4 bin çocukta kanser vakası
Felaketin etkilerinin yoğun olarak görüldüğü ülkeler Ukrayna, Rusya ve Belarus'ta 2004 yılına kadar 18 yaş altı 4 bin çocukta tiroit kanseri vakası görülmüş. Resmi raporlar, ölümcül kanser vakalarının sayısını 9 bin olarak hesaplıyor.

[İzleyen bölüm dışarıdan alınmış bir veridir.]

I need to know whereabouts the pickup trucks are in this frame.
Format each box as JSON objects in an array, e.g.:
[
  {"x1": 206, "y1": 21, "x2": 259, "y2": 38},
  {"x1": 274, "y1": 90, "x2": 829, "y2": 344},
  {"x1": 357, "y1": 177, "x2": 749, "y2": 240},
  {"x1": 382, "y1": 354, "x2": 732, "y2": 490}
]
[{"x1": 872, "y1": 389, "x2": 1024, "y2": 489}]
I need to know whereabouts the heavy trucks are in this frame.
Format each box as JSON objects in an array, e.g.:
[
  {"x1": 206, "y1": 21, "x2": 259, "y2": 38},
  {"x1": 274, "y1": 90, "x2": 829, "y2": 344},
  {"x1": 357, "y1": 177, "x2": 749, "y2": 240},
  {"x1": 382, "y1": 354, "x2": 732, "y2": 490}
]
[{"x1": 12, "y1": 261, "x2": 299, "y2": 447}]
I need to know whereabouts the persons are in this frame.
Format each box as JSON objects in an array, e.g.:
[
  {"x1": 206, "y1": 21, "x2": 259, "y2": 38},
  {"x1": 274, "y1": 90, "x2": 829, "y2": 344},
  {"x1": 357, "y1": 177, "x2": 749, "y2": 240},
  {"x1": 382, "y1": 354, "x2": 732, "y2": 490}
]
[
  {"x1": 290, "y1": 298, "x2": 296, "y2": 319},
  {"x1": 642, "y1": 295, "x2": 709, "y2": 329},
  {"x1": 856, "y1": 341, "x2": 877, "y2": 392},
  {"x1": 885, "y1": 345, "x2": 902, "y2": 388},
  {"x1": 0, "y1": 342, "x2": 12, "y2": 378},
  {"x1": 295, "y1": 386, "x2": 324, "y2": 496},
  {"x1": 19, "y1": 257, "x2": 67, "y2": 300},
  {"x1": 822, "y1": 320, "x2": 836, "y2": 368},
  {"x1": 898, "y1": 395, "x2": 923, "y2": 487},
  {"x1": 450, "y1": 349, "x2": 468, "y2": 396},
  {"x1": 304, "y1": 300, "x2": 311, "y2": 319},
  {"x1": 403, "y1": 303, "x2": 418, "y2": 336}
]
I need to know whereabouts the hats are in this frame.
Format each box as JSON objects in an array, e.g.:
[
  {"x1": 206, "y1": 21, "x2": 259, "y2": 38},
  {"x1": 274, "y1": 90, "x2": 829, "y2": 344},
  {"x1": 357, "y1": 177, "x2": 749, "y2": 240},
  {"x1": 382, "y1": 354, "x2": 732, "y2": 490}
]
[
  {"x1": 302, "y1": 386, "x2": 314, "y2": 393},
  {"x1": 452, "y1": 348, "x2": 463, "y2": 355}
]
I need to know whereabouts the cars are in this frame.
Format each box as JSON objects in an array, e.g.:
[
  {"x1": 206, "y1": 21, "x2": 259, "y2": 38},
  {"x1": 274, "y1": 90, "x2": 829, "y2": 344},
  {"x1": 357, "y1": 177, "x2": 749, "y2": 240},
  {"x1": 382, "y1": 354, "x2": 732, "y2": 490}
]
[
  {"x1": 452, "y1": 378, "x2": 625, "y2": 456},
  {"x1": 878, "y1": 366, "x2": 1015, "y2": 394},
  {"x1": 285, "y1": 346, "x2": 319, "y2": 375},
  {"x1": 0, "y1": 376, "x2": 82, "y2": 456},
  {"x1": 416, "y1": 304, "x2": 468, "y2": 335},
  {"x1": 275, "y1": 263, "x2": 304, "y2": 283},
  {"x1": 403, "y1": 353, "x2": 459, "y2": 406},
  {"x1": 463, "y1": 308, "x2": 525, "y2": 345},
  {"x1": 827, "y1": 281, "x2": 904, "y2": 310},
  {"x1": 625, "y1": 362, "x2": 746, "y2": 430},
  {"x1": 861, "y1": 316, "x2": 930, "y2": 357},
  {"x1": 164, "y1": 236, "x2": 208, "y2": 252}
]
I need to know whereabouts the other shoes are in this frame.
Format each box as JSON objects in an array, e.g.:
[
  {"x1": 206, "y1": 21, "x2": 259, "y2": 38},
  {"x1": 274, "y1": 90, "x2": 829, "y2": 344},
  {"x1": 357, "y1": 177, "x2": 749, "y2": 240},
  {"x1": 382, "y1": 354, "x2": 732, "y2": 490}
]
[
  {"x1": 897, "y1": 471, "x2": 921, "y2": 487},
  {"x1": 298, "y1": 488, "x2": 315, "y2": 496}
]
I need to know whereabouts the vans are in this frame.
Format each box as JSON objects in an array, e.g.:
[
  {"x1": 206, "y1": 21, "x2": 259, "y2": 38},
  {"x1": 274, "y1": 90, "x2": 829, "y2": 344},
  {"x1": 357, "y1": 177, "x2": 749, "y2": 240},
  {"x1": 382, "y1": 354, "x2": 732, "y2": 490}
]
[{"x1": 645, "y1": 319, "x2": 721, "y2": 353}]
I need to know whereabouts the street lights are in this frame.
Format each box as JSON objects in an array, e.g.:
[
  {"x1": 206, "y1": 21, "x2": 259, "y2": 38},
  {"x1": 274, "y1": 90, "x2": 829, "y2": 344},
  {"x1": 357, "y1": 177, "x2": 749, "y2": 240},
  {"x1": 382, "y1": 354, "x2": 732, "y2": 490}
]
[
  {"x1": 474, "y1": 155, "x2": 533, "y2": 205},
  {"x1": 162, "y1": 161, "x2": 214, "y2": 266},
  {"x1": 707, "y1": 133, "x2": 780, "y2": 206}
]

Çernobil reaktöründe yemek yasak
Nükleer patlamadan tam 25 yıl sonra, 2011 yılından beri turistik bölge olarak ilan edilen Pripyat kentine ve Çernobil bölgesine dışarıdan yemek getirmenin de bölgenin büyük kısmında yemek yemenin de yasak olduğunu bilmeli ve ziyaretinizi buna göre düzenlemelisiniz. Bölgede, tek bir restoran açık ve bir tek o mekan yemek yemek için uygun radyasyon seviyesine sahip. Bölgede sadece açık olan mekanlarda çalışan kişiler ve bu kişilerin aileleri yaşıyor ancak garip bir şekilde, bu insanların turistlerden pek haz etmediği söyleniyor. Bölgede yere çanta koymanız, oturmanız, 10 km’lik alana girince maskesiz hava almanız bile yasak. Arkadaşlarınızla gereksiz temas kurmanız, yere oturmanız da yasak. Kışın karı, diğer mevsimlerde toprağı ya da herhangi bir direği çıplak elle tutmanız bile yasak. Zira her yerde halen partiküller var ve bunlar kansere yol açabiliyor. Hatta öyle ki belirtilen yerlere temasınız durumunda, üzerinizdeki kıyafetler o an yakılarak imha ediliyor. Tura katılanlara form imzalatılıyor ve tüm mesuliyet katılımcıya bırakılıyor. Formda yazanların bölgede, bölgeden çıktıktan sonra kanser olduğunuzda hiçbir sorumluluğun kabul edilmediğine ilişkin olduğunu belirtmek isterim. Bu bilgiden sonra Çernobil’e gitmeyi bir kez daha düşünmek isteyebilirsiniz belki ama ben kesinlikle öneriyorum. Eğer pandemi etkisini azalttıktan sonra Çernobil’i ziyaret etmek isterseniz internet üzerinden bir tur organizasyonuna dahil olup bölgeye gidebilirsiniz. Ukrayna’ya, yeni çipli kimliklerle gidilebildiğini ve ülkenin ucuz bir ülke olduğunu da hatırlatayım. Unutmayın, Çernobil’e gidecek olursanız Ukrayna devleti ya da tur organize şirketi hiçbir şekilde mesuliyet kabul etmeyecek! O yüzden dikkatli olun.